A reunião do G-20 surpreendeu o mercado. O encontro não só neutralizou o ceticismo dos que apostavam no fracasso como mostrou ser possível uma coordenação eficaz em torno de propostas concretas. A reação dos mercados foi de euforia. A aversão global ao risco diminuiu, os investidores desmancharam defesas erguidas com o dólar e compraram ações e bônus mundo afora. O petróleo disparou 8,78% em Nova York, para US$ 52,64. Os pregões brasileiros acompanharam. O dólar, em sua terceira queda consecutiva, recuou 1,97%, a R$ 2,2350. E os juros subiram no mercado futuro da BM&F.
Ao menor sinal de descolamento da crise do fundo do poço, os players do mercado futuro de juros passam a agir como se o Banco Central fosse reduzir a velocidade de corte da taxa Selic. Dado o histórico de conservadorismo do BC, o raciocínio do DI não é gratuito. Os analistas dizem que, se o mundo conseguir espantar a recessão, a demanda interna pode autorizar o repasse aos preços da valorização sofrida pelo dólar nos últimos meses. Esse ainda é o principal temor do BC, e não importa muito o quão distante o produto real esteja do produto potencial. Se bem que, se a crise perde gravidade, deveria atenuar-se o medo do pass through cambial, uma vez que a rota do dólar passa a ser declinante e os investidores estrangeiros assumem posições “vendidas”. O Copom poderia segurar as rédeas monetárias se pressentisse ameaças à inflação de 2010, um ano de eleições presidenciais para o qual torna-se essencial um IPCA dentro da meta. Por enquanto, as projeções estão entre 3,5% e 4,2%.

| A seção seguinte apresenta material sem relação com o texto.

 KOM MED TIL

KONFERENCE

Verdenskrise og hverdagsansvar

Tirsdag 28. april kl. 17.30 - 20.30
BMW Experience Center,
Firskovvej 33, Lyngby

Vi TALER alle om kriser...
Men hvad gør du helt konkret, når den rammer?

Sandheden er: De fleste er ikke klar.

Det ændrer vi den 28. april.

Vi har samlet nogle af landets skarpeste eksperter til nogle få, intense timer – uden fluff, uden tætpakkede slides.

No pregão de DI futuro, enquanto a estimativa de taxa para o fim do ano avançou de 9,70% para 9,79%, o contrato longo típico, para janeiro de 2012, evoluiu de 10,70% para 10,81%. O swap de 360 dias subiu de 9,77% para 9,89%. Estas altas não aconteceriam se o pregão se ativesse aos fatores correntes. No entender do economista-chefe da MB Associados, Sergio Vale, a forte desaceleração da atividade em conjunto com expectativas de inflação cada vez mais baixas, tanto do mercado quanto do BC, abrem espaço para um Copom novamente flexível em sua reunião de abril. Isto significa que ele teria espaço para diminuir a Selic em mais 1,5 ponto, para 9,75%. “Ainda não está claro se ele fará esse movimento, mas aumentam as chances”, diz Vale.
Não se deve esperar, contudo, por um aprofundamento radical da política de flexibilização monetária. Sergio Vale lembra que recentemente diretor do BC pediu calma na euforia vigente no mercado com a queda da Selic. Por isso, na sua visão, não se pode apostar em baixas acentuadas da taxa nos próximos meses. Um patamar de 8% poderia ser o limite extremo do ciclo de queda e mesmo assim temporariamente. “Não à toa os modelos do BC infelizmente já apontam para inflação acima de 5% em 2011, o que pode ser um balde de água fria em quem esperava que teríamos taxas baixas permanentemente agora”, diz Vale. “Ainda é muito cedo para se comemorar o fim dos juros altos no Brasil”, recomenda.
Para que os juros caiam de forma duradoura e consistente será preciso remover certos entraves. Um deles é a indexação do IPCA à inflação passada. “Ter cerca de 30% dos preços no IPCA atrelados à inflação passada, além do hábito nada eficiente em alguns serviços de olhar o passado para reajustar seus preços, traz inércia para a inflação”, diz Vale. Isso pode implicar em que, talvez apenas por choques positivos, se consiga manter a inflação abaixo de 4%, como foi nas épocas de câmbio apreciado e como pode ser agora por conta da forte retração de atividade. Depender de choques positivos para trazer a inflação para baixo não é a melhor das políticas. “Algum tipo de desindexação mais geral, que comece por restringir possíveis indexações a apenas um índice de inflação, como o IPCA, já poderiam trazer mais coordenação de expectativas para os agentes, como passo intermediário para impor a total livre negociação entre os agentes”, defende o economista da MB.
Além da reunião do G-20, os mercados americanos se alegraram com duas outras notícias. A primeira já era esperada, mas isso não diminuiu o seu impacto. O Conselho de Padrões de Contabilidade Financeira (FASB, em inglês) dos EUA flexibilizou as regras de marcação a mercado de ativos. O objetivo é facilitar a definição do valor justo desses papéis. Mas os balanços dos bancos perderão em transparência. A segunda veio do Departamento de Comércio dos EUA. Ele informou que o volume de pedidos à indústria cresceu 1,8% em fevereiro, depois de seis meses de retração. O dado surpreendeu duplamente, no sentido e no tamanho, já que os analistas previam queda de 1,1%.